The report was about 2400 or so part count PCB with 20 or so layers.
(Or was it a 20000 pin count)?

Then I had a look at the Olimexino64 to get some kind of idea of the complexity of such a board, and it was so vastly more complex that I can not imagine ever designing such a board.

Does give me an Idea though:
The Olimexino64 is an open design and the “made with KiCad” on the KiCad website has a link to it’s github repository.

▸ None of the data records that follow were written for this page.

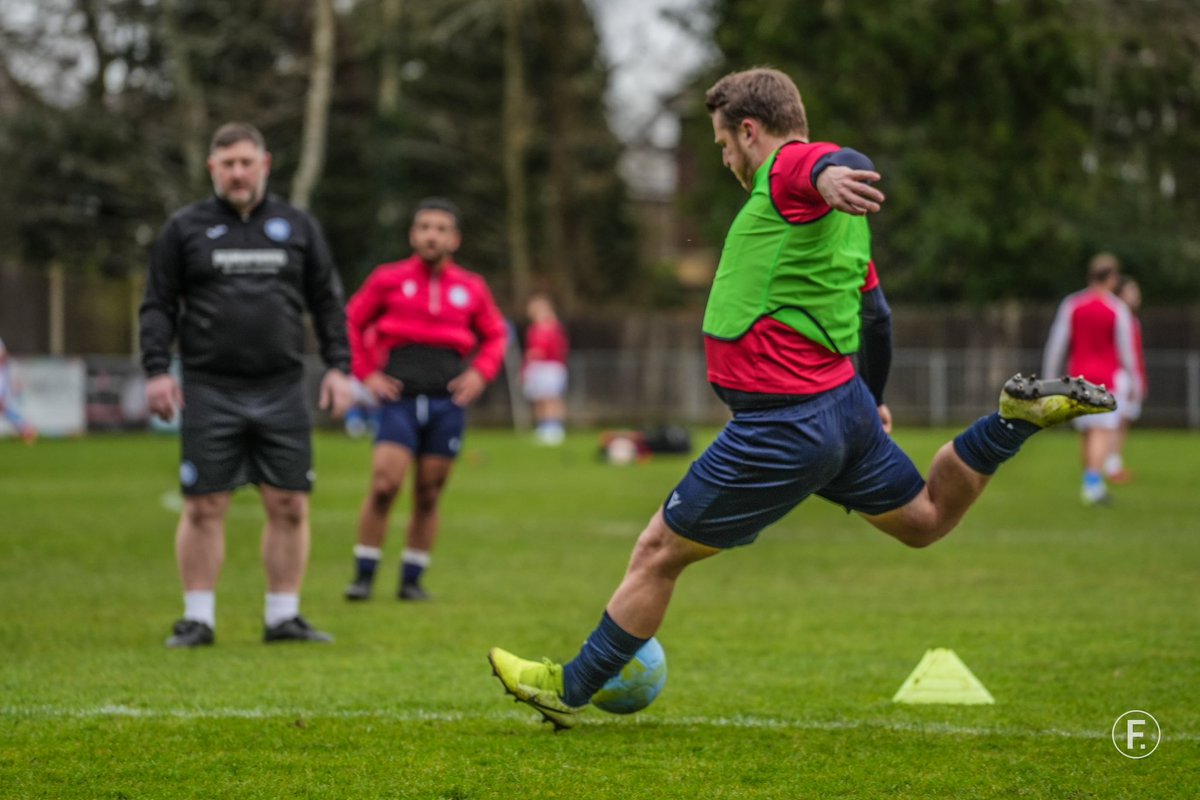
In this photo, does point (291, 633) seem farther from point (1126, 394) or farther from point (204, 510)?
point (1126, 394)

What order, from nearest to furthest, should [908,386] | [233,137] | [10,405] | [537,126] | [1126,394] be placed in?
[233,137] < [1126,394] < [10,405] < [908,386] < [537,126]

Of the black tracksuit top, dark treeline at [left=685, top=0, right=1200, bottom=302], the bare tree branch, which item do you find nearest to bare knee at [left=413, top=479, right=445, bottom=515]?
the black tracksuit top

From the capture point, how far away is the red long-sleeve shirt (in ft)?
31.8

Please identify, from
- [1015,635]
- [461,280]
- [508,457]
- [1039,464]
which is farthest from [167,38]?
[1015,635]

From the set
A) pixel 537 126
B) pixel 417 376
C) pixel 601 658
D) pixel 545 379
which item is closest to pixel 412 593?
pixel 417 376

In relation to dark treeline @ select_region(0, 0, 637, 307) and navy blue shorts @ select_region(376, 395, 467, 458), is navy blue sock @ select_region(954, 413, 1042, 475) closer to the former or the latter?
navy blue shorts @ select_region(376, 395, 467, 458)

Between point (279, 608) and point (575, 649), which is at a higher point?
point (279, 608)

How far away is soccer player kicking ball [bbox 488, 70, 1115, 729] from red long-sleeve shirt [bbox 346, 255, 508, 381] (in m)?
4.43

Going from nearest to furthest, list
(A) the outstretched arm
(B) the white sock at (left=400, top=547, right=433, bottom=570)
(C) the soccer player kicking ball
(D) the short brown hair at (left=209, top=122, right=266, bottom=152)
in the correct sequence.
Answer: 1. (A) the outstretched arm
2. (C) the soccer player kicking ball
3. (D) the short brown hair at (left=209, top=122, right=266, bottom=152)
4. (B) the white sock at (left=400, top=547, right=433, bottom=570)

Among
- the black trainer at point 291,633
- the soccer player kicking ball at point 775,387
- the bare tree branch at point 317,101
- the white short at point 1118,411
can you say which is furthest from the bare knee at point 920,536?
the bare tree branch at point 317,101

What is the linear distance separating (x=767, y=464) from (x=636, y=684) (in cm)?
94

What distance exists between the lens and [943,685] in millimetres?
6246

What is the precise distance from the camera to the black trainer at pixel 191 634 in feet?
25.1

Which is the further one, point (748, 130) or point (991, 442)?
point (991, 442)
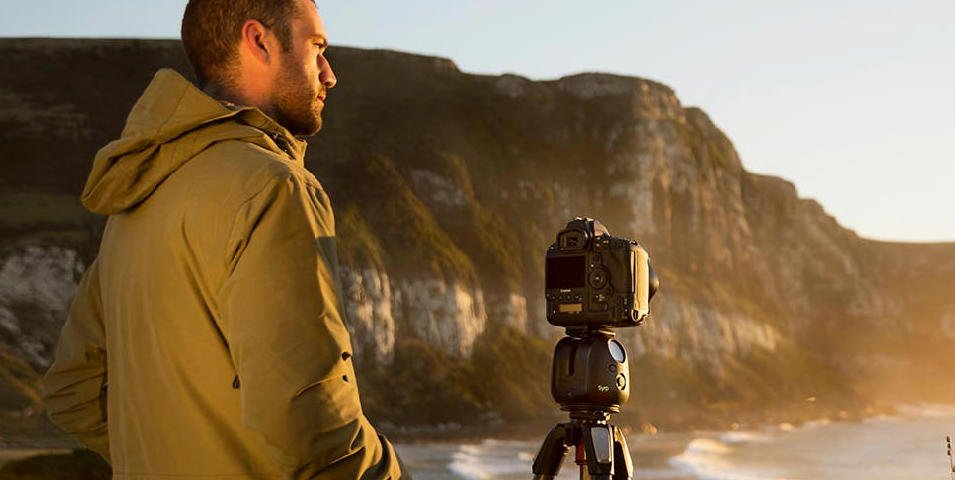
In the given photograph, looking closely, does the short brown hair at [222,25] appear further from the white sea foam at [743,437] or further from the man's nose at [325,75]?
the white sea foam at [743,437]

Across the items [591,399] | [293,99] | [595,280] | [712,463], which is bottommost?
[712,463]

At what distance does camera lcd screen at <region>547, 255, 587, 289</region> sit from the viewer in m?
4.41

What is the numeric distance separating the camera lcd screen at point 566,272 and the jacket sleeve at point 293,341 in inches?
88.5

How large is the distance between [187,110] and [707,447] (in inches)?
3200

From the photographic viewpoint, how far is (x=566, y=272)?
4473 mm

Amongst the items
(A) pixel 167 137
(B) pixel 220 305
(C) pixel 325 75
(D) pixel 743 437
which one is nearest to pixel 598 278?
(C) pixel 325 75

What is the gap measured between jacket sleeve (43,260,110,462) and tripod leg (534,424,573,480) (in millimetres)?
1840

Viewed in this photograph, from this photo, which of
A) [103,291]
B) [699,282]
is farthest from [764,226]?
[103,291]

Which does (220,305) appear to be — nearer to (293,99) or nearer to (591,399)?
(293,99)

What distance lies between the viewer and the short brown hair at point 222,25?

You can use this design to compare rendering times.

It’s a 6 layer design with:

  • 2147 pads
  • 1160 via’s
  • 17000 Track Segments (and indeed adding a segment makes it 17001)
  • 1977 Nodes (huh, what are those?)
  • 459 nets.

The olimexino does not have as many components as your boards, but it has some pretty high pin count BGA’s.

I’ve got a 11 year old dualcore PC with 4Gig of RAM, and a recalculation of all the zone outlines with ‘b’ takes approximately 12 seconds.

Hiding / showing the zones (with Icons on the left) is almost instantaneous.
Switching between filled and outline tracks has a noticable delay of arond 1s.
I’ve been playing around a bit with it. I can easily add and re-route existing tracks.
I’ve pushed upto 20 tracks with the interactive router without noticable lag.
(This does remove all the squiggles of matched impedance tracks though)

Zooming and scrolling is also fast enough to work comfortably with.
It seems my old PC is still adequate for designing a board of this complexity.

I opended the (latest?) Rev_C version of this board:

OLINUXINO/HARDWARE/A64-OLinuXino/A64-OLinuXino_Rev_C/A64-OlinuXino_Rev_C.pro

I’m using:

Application: kicad
Version: 5.1.0+dfsg1-1, release build
Libraries:
wxWidgets 3.0.4
libcurl/7.64.0 OpenSSL/1.1.1b zlib/1.2.11 libidn2/2.0.5 libpsl/0.20.2 (+libidn2/2.0.5) libssh2/1.8.0 nghttp2/1.36.0 librtmp/2.3
Platform: Linux 4.19.0-4-amd64 x86_64, 64 bit, Little endian, wxGTK
Build Info:
wxWidgets: 3.0.4 (wchar_t,wx containers,compatible with 2.8) GTK+ 3.24
Boost: 1.67.0
OpenCASCADE Community Edition: 6.9.1
Curl: 7.64.0
Compiler: Clang 7.0.1 with C++ ABI 1002

Build settings:
USE_WX_GRAPHICS_CONTEXT=OFF
USE_WX_OVERLAY=ON
KICAD_SCRIPTING=ON
KICAD_SCRIPTING_MODULES=ON
KICAD_SCRIPTING_PYTHON3=ON
KICAD_SCRIPTING_WXPYTHON=ON
KICAD_SCRIPTING_WXPYTHON_PHOENIX=ON
KICAD_SCRIPTING_ACTION_MENU=ON
BUILD_GITHUB_PLUGIN=ON
KICAD_USE_OCE=ON
KICAD_USE_OCC=OFF
KICAD_SPICE=ON

Edit:
I usually use https://www.cpubenchmark.net/high_end_cpus.html for a rough comparison of those thousands of PC processors.

Your Intel Core i7-6700HQ @ 2.60GHz has a Passmark rating of 8132, while my lowly E6550 @ 2.33GHz gets stuck at around 1500.

I do not use “top” enough to even remember if those numbers are bits, bytes of MB, but I can take a screenshot during the 12s it takes to recalculate the zones of the Olimexino64:


%CPU has peaks upto 174% which means KiCad uses both processors of my dualcore for it’s calculations. I only have 4GB of RAM, but it looks like it’s plenty.